3)通过野外和风洞仿真固沙灌木个体对风速影响和积沙形态比较,仿真固沙灌木增大了地表粗糙度,降低了风速,减弱了风力,拦截运动沙粒形成积沙,仿真固沙灌木纯林及与梭梭混交林防风防风固沙效应显著。
(1)在野外对照观测无叶仿真固沙灌木、有叶仿真固沙灌木和沙篙周围风速,仿真固沙灌木风速削减率随风速增大而增加;不同风速等级,仿真固沙灌木风速削减率不同。在20cm高度,无叶仿真固沙灌木最大降低风速达75.08%,有叶仿真固沙灌木最大风速削减率达50.23%。当风速大于5m/s时,有叶仿真固沙灌木风速削减率相对较大。有叶和无叶仿真固沙灌木的平均透风系数大于50%,最大可达92.23%,但小于对照观测的沙篙透风系数。
(2)无叶仿真固沙灌木的积沙范围可达0.50m2,每株无叶仿真固沙灌木积沙体积约为其冠幅体积的3倍,无叶仿真固沙灌木的积沙以其为中心呈饼状。有叶仿真固沙灌木形成漏斗形积沙形态,每株有叶仿真固沙灌木积沙体积约为其冠幅体积的1.04倍。
(3)无叶仿真固沙灌木纯林的防风效能低于有叶仿真固沙灌木林,但二者都随风速增加而增大。当风速为8.0-10.7m/s,有叶仿真固沙灌木林降低风速率约是无叶仿真固沙灌木林的1.5倍。不同风速和不同高度,两种仿真固沙灌木平均削弱风速差异显著。两种仿真固沙灌木纯林风速与高度变化关系都呈指数函数关系,仿真固沙灌木林粗糙度是流沙地2.01倍。

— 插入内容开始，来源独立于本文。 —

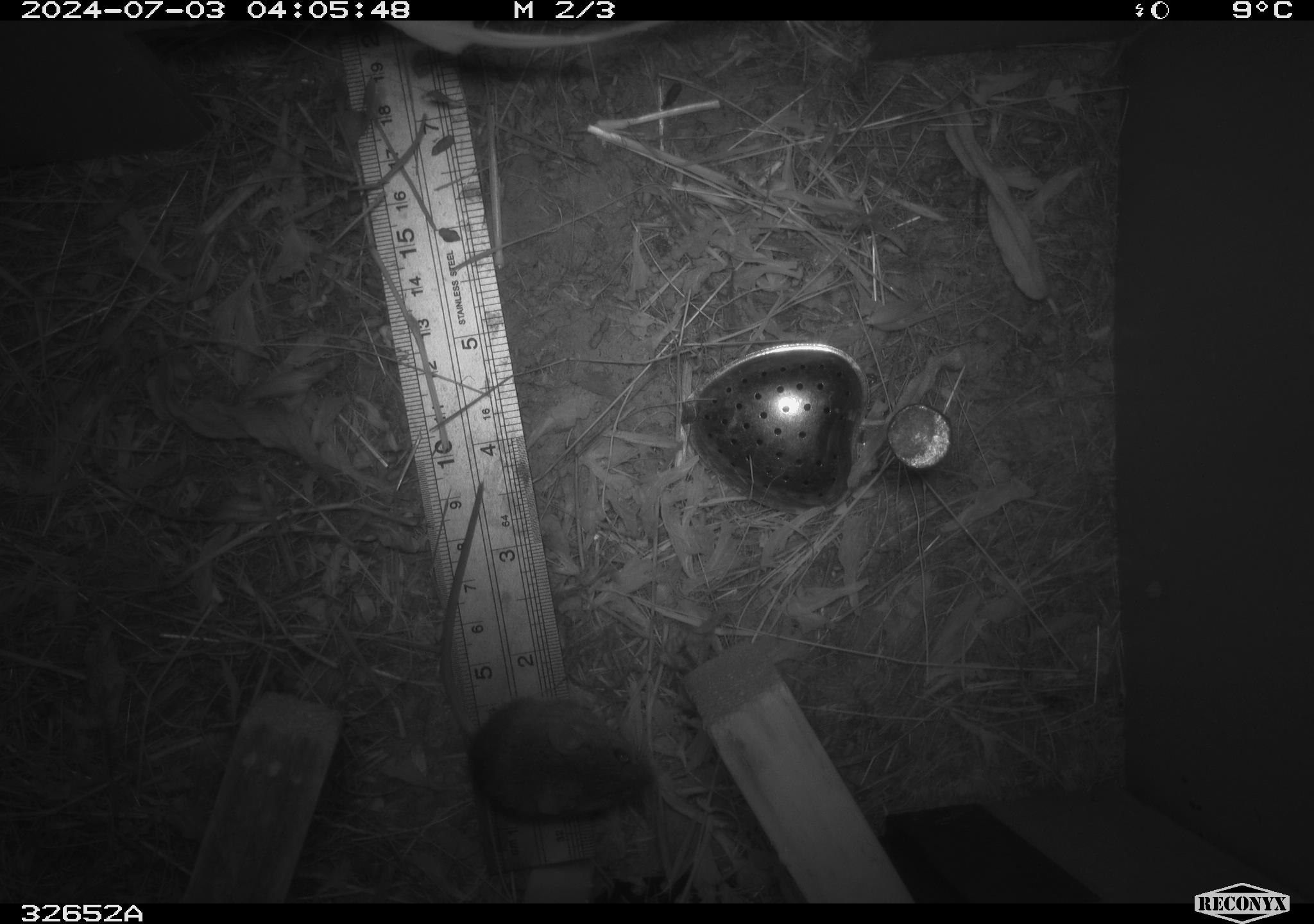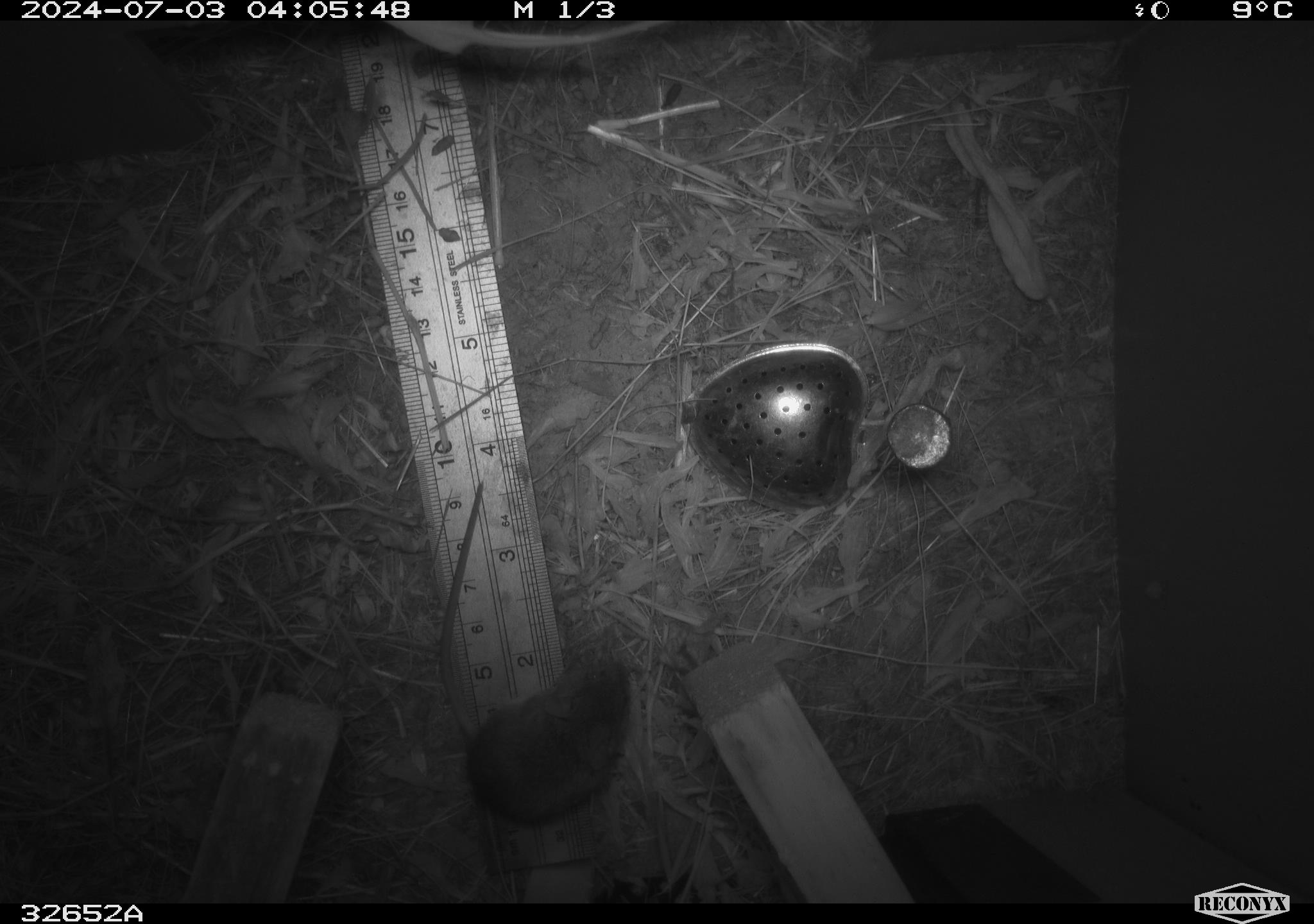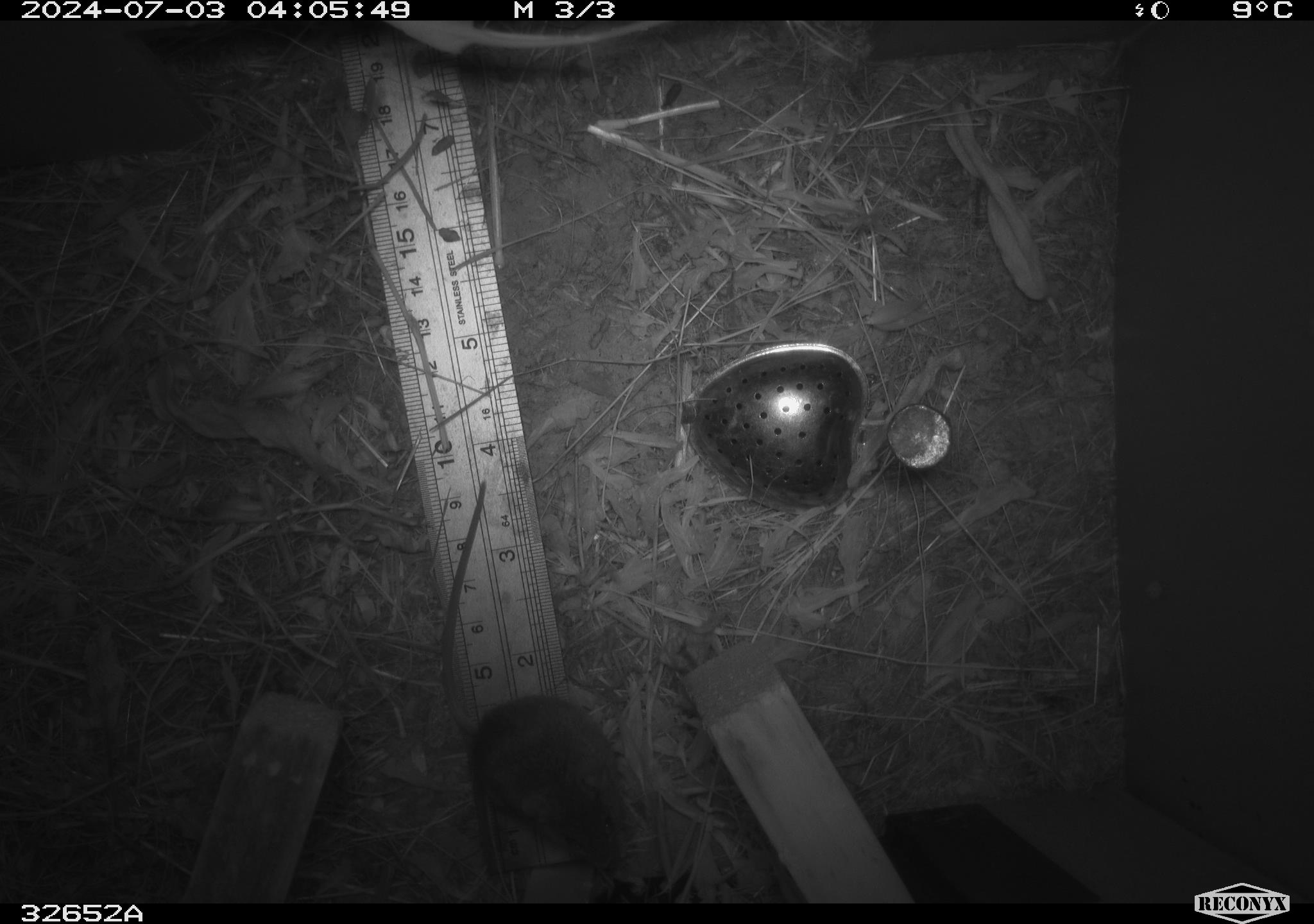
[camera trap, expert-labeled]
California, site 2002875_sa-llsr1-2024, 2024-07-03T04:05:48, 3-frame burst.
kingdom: Animalia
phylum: Chordata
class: Mammalia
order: Rodentia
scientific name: Rodentia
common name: mouse species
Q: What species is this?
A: Mouse species (Rodentia).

(4)仿真固沙灌木+梭梭林平均降低风速率小于塑料方格沙障,但随着风速等级的增加,仿真固沙灌木与塑料方格沙障降低风速的差值缩小。在风速为8.1-8.9m/s时,仿真固沙灌木降低风速率达塑料方格沙障的80%。在20cm高度,梭梭+仿真固沙灌木林输沙率随高度变化为指数递减相关;裸沙地平均输沙率是梭梭+仿真固沙灌木林输沙率的4.13倍。在流沙地仿真固沙灌木林内,观测50cm高度输沙率,仿真灌木林密度越大,输沙率越小。裸沙地输沙率最小输沙率是仿真固沙灌木林输沙率的1355.70倍,仿真固沙灌木林具有显著的阻沙和固沙作用。

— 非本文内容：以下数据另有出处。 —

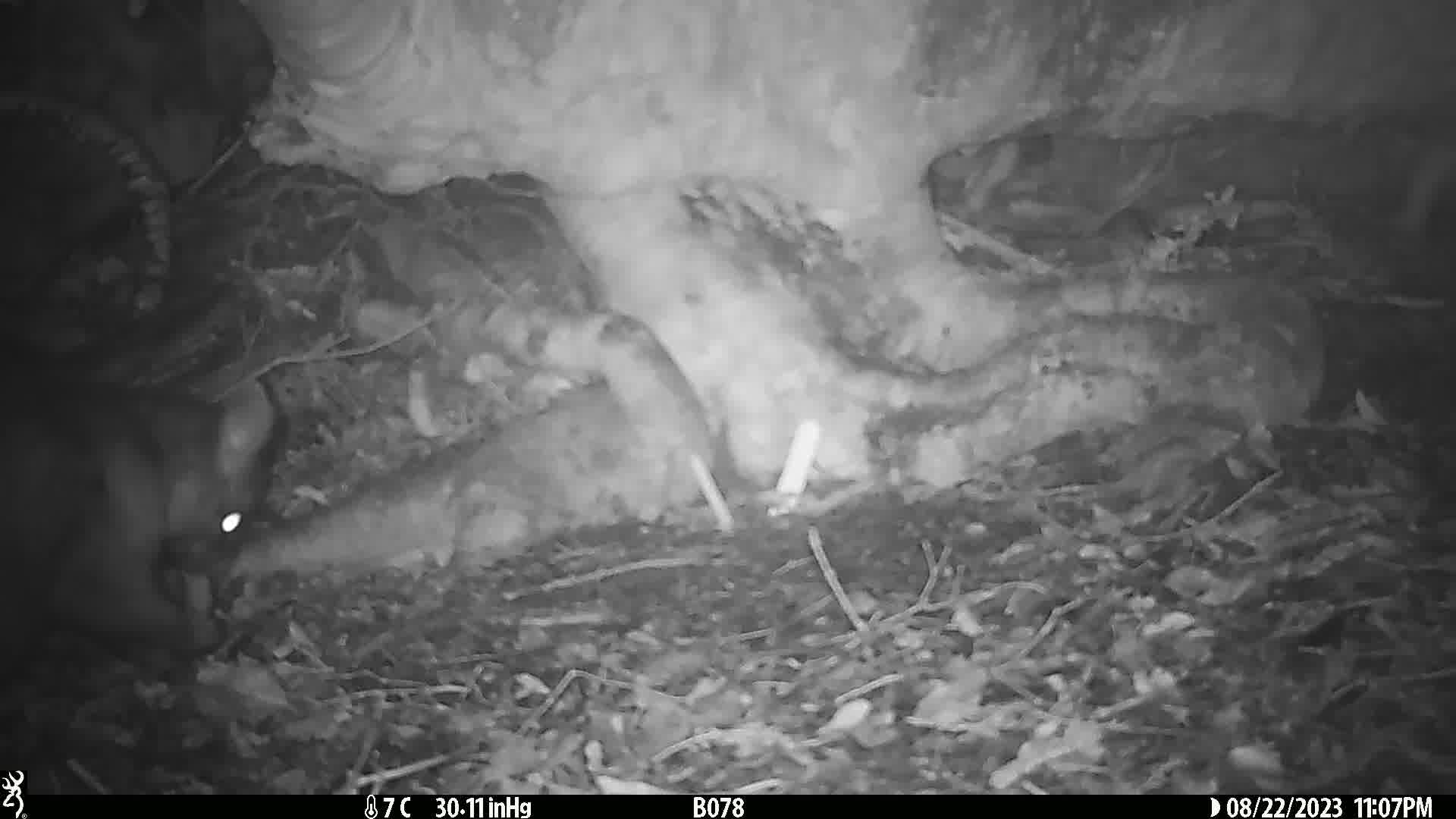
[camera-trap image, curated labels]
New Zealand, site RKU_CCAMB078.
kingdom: Animalia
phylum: Chordata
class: Mammalia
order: Diprotodontia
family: Phalangeridae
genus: Trichosurus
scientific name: Trichosurus vulpecula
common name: common brushtail possum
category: possum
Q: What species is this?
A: Possum (common brushtail possum) (Trichosurus vulpecula).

(5)在7m/s、9m/s、12m/s、15m/s实验室控制风速下,有叶仿真固沙灌木在风洞内形成6个减速区和4个加速区。仿真固沙灌木的主枝条数量为16-20根,疏透度为30%-40%之间的防风阻沙效能相对较大,在不同风速下输沙率的变异系数较小,是相对较优的仿真固沙灌木构型。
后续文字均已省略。